"We are left with a lot of disappointment and suspicion," said Miguel Angel Matiano, a union leader for judicial employees in Veracruz who is lobbying for protection for his members. "What interests, what ties … do the politicians have? You can't take justice into your own hands, but if you don't trust the authorities, you will turn to the other group."
"You don't know who's who these days," added a local television broadcaster who did not want to be named for fear of his safety.
Whoever the Zeta killers are, Veracruz city seethes with terror and panic. The streets in this port town, normally bustling with night life, begin to empty around dusk. Marines based in Veracruz patrol the neighborhoods, conducting house-to-house searches, moving in convoys, dressed in battle camouflage and black balaclavas. Parents rush to pull their kids from school at the faintest rumored hint of an attack. About 30 families from the business elite have fled the city, one knowledgeable resident said.
"There has always been violence, but it was hidden better," said Father Luis Felipe Gallardo Martin del Campo, the bishop of Veracruz. "Now the lid has been blown off."
Even Calderon, in a startling admission, said last week that the state of Veracruz had been "left in the hands of the Zetas."
The deterioration of Veracruz illustrates the way drug gangs have extended their stranglehold from border states to Mexico's center. Calderon this month has also felt obliged to send troops into Guerrero state, on the nation's opposite coast, where traffickers have forced schools to close for weeks and the body count has skyrocketed, all but destroying tourism to that state's coastal jewel, Acapulco.
More than 40,000 people have been killed in the expanding drug war since December 2006, when it began, according to government intelligence figures.

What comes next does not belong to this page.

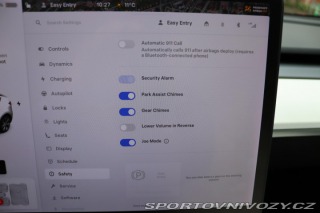 Tesla Model Y LONG RANGE AWD ACCELER.BO 2020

The government of Veracruz has sought to minimize the horror the state is living, or cast it as part of a broader national phenomenon for which local officials are not responsible.
"Law must prevail, and it is the state that must apply it," state government spokeswoman Gina Dominguez said in an interview.
Yet state officials have only exacerbated the uncertainty and suspicion by hiding information on new fatalities and claiming with excessive haste that most of the first batch of 35 dead were criminals. In fact, neither Gov. Javier Duarte nor state Atty. Gen. Reynaldo Escobar, who made those claims, had that information. The city's top newspaper, Notiver, later reported that the majority did not have criminal records. Escobar has since been forced to resign.
Among the dead were girls ages 15 and 16. Another victim was a well-known local transvestite, and two others were 15-year-old buddies from a rough neighborhood called Playa Linda, or "pretty beach," though it's anything but.
Rocio Velazquez told reporters she had last seen her son, Alan, when he was picked up by police a short time before his body was dumped. She said that she saw police detain Alan and a friend on an errand to buy feed for Alan's chickens, and that she tried to approach but the cops threatened to shoot her if she got closer.
"Where is the government? What is happening here? What is it all about?" Velazquez said to reporters. "There is more chaos, killing everywhere.... Who is behind all the slaughter?"
Velazquez told her story to three Mexican reporters from Mexico City, including one from MVS Radio, who found her at the Veracruz morgue. Often it takes Mexico City's national reporters, or foreign reporters, to do the journalistic investigation that local reporters are afraid to do. Four Veracruz journalists have been killed since March, including a prominent columnist shot to death along with his wife and son.
The three Mexico City reporters returned to the morgue the next day to continue their search for information. Veracruz police beat them up, they said, and seized or erased their tapes and photographs.